Based on our data, the results of this pragmatic large-scale study suggest that a pharmacy-based, automated, 1-min SL-ECG screening in elderly citizens can identify subjects with unknown AF who face an increased risk of mortality and CV hospitalization over the next year.

Supplementary material

Supplementary material is available at Europace online.

Click here for additional data file.

Table 1

Baseline characteristics of study participants by pharmacy-based AF-screening

	Total (n = 7107)	SL-ECG normal (n = 6675)	Screen-detected AF (n = 432)
Age (years), mean ± SD	74 ± 5.9	74 ± 5.8	77 ± 6.2
Female sex, n (%)	4130 (58%)	3943 (59%)	187 (43%)
BMI (kg/m2), mean ± SD	27 ± 4.7	27 ± 4.7	26 ± 4.7
Congestive heart failure, n (%)	338 (5%)	283 (4%)	55 (13%)
Hypertension, n (%)	4184 (59%)	3897 (58%)	287 (66%)
Diabetes mellitus, n (%)	952 (13%)	888 (13%)	64 (15%)
Previous stroke/TIA, n (%)	465 (7%)	409 (6%)	56 (13%)
Vascular disease, n (%)	881 (12%)	808 (12%)	73 (17%)
CHA2DS2-VASc score, mean ± SD	3.3 ± 1.4	3.3 ± 1.4	3.6 ± 1.5
OAC treatment, n (%)	447 (6%)	292 (4%)	155 (36%)

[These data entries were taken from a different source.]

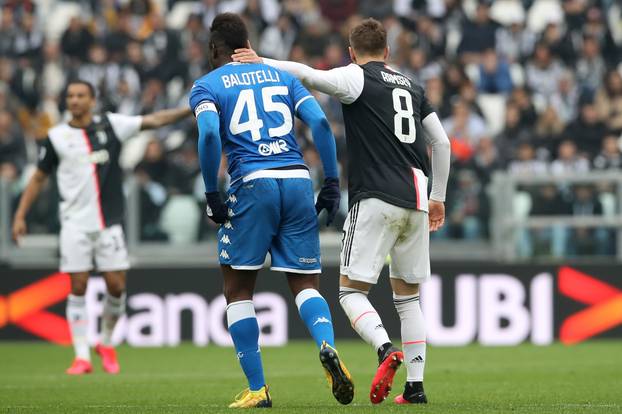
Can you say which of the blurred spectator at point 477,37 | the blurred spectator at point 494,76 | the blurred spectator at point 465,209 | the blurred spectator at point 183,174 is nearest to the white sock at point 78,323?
the blurred spectator at point 183,174

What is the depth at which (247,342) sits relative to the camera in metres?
8.02

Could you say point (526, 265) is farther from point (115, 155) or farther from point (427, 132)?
point (427, 132)

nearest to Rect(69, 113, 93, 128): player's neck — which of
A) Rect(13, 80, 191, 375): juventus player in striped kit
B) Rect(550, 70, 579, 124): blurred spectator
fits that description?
Rect(13, 80, 191, 375): juventus player in striped kit

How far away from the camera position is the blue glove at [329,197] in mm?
7945

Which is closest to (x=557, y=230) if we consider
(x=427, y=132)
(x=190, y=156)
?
(x=190, y=156)

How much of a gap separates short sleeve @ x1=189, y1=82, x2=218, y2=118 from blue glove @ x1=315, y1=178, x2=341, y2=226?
2.64 feet

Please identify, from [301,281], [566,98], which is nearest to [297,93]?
[301,281]

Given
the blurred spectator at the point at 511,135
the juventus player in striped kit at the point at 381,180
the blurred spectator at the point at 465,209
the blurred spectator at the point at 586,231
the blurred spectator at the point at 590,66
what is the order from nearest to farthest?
1. the juventus player in striped kit at the point at 381,180
2. the blurred spectator at the point at 586,231
3. the blurred spectator at the point at 465,209
4. the blurred spectator at the point at 511,135
5. the blurred spectator at the point at 590,66

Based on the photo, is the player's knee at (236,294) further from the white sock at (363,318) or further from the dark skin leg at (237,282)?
the white sock at (363,318)

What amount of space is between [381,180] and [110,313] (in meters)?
4.72

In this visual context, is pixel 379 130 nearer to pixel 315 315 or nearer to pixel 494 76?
pixel 315 315

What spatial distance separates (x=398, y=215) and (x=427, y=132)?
0.65 metres

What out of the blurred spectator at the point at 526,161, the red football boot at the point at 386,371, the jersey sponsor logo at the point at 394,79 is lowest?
the red football boot at the point at 386,371

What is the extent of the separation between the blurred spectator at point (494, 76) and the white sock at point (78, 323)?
9749 millimetres
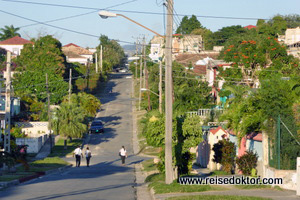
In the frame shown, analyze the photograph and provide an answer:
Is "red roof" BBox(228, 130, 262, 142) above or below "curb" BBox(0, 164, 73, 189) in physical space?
above

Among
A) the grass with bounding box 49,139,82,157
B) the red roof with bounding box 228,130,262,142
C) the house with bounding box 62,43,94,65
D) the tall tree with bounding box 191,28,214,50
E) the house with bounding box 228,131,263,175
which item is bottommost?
the grass with bounding box 49,139,82,157

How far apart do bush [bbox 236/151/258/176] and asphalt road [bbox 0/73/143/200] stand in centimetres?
482

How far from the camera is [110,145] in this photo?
54.4 m

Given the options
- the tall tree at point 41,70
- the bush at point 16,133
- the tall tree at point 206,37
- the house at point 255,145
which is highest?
the tall tree at point 206,37

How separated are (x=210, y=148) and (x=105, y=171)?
6565 millimetres

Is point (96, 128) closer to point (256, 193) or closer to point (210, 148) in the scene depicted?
point (210, 148)

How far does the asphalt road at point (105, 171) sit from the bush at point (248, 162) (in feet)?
15.8

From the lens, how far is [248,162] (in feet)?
70.7

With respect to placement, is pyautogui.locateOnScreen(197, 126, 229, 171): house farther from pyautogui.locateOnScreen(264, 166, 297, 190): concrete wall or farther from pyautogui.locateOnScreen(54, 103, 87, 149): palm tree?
pyautogui.locateOnScreen(54, 103, 87, 149): palm tree

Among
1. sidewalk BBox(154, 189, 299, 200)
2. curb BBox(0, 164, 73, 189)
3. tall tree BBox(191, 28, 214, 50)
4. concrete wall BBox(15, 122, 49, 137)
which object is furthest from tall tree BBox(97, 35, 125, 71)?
sidewalk BBox(154, 189, 299, 200)

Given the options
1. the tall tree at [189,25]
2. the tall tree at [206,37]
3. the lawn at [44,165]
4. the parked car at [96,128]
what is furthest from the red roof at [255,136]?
the tall tree at [189,25]

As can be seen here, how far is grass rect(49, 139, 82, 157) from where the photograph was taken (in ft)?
156

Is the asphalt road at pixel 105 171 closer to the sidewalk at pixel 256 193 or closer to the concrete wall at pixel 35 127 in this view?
the sidewalk at pixel 256 193

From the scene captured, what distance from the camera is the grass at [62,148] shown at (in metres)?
47.6
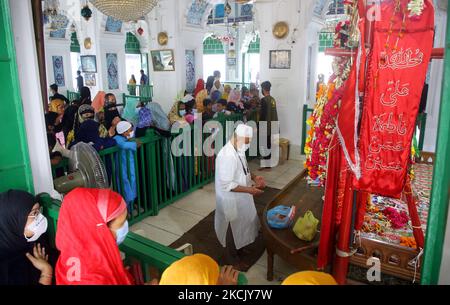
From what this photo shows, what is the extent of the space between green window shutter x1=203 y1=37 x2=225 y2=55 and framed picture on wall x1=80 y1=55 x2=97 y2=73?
8.48 meters

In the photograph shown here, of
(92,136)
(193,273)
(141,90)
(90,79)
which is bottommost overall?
(193,273)

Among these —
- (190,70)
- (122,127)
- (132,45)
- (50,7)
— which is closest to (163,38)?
(190,70)

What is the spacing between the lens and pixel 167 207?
4781 mm

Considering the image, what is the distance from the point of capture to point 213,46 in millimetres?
17594

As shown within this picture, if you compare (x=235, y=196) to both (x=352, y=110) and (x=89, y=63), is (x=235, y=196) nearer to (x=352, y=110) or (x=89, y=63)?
(x=352, y=110)

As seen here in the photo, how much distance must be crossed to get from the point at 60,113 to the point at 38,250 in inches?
147

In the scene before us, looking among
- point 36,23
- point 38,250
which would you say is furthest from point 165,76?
point 38,250

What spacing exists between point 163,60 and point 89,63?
10.2 feet

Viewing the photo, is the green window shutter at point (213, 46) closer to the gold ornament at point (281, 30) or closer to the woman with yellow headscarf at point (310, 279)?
the gold ornament at point (281, 30)

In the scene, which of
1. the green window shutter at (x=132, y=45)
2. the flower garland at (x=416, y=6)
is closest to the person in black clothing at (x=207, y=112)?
the flower garland at (x=416, y=6)

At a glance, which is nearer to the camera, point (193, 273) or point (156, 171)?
point (193, 273)

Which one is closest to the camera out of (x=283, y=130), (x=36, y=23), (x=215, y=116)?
(x=36, y=23)

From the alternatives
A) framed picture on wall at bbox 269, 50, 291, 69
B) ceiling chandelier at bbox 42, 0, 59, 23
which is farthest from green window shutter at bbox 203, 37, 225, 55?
framed picture on wall at bbox 269, 50, 291, 69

BMI, body mass index; OAC, oral anticoagulation; SD, standard deviation.

Table 2

Univariable estimates of hazard ratio for death and hospitalization

	HR	95% CI low	95% CI high	P-value
Hazard ratio for death of any cause
Screen-detetced AFa	2.94	1.49	5.78	0.002
New AFb,c	2.64	1.05	6.66	0.04
Known AFb,c	2.68	1.44	4.97	0.002
Known or new AFc	2.67	1.54	4.61	<0.001
Congestive heart failure	1.79	0.72	4.46	0.213
Hypertension	1.48	0.87	2.53	0.146
Age >75 years	2.96	1.71	5.12	<0.001
Diabetes mellitus	2.91	1.70	5.12	<0.001
Vascular disease	1.10	0.52	2.32	0.798
Previous stroke/TIA	1.81	0.82	3.96	0.141
Gender male	2.71	1.60	4.59	<0.001
Hazard ratio for hospitalization for cardiovascular cause
Screen-detected AFa	2.08	1.52	2.84	<0.001
New AFb,c	1.94	1.25	2.99	0.003
Known AFb,c	2.92	2.29	3.72	<0.001
Known or new AFc	2.65	2.12	3.30	<0.001
Congestive heart failure	2.33	1.67	3.24	<0.001
Hypertension	1.32	1.07	1.63	0.009
Age >75 years	1.68	1.38	2.06	<0.001
Diabetes mellitus	1.21	0.92	1.59	0.177
Vascular disease	2.08	1.63	2.65	<0.001
Previous stroke/TIA	1.68	1.22	2.33	0.002
Gender male	1.67	1.37	2.04	<0.001

CI, confidence interval; HR, hazard ratio; TIA, transient ischaemic attack.

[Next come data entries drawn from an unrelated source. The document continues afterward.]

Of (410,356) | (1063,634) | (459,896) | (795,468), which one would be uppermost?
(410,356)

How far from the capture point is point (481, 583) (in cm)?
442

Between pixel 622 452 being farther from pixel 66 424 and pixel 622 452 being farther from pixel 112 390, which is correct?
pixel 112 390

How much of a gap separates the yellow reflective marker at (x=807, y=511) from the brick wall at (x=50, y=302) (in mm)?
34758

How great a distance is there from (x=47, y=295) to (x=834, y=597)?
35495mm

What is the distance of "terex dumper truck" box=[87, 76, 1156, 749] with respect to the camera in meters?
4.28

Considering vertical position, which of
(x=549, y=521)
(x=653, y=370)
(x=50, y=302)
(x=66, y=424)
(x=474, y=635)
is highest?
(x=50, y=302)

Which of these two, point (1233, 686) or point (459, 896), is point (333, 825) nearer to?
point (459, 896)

Automated SL-ECG analysis; reference category is ‘Normal SL-ECG’.

Estimates are calculated from the same model.

Reference category is ‘No AF’.

Table 3

Multivariable estimates of hazard ratio for death and hospitalization

	HR	95% CI low	95% CI high	P-value
Hazard ratio for death of any cause
Screen-detected AFa,b	2.17	1.09	4.29	0.03
New AFb,c,d	2.11	0.83	5.35	0.12
Known AFb,c,d	2.00	1.07	3.74	0.03
Known or new AFb,d	2.03	1.17	3.54	0.01
Hazard ratio for hospitalization for cardiovascular cause
Screen-detected AFa,e	1.61	1.17	2.22	0.004
New AFc,d,e	1.67	1.08	2.59	0.02
Known AFc,d,e	2.24	1.74	2.88	<0.001
Known or new AFd,e	2.09	1.65	2.63	<0.001

CI, confidence interval; HR, hazard ratio.

Automated SL-ECG analysis; reference category is ‘Normal SL-ECG’.

Adjusted for age >75, diabetes, gender male.

Estimates are calculated from the same model.

Reference category is ‘No AF’.

Adjusted for congestive HF, age >75, vascular disease, gender male.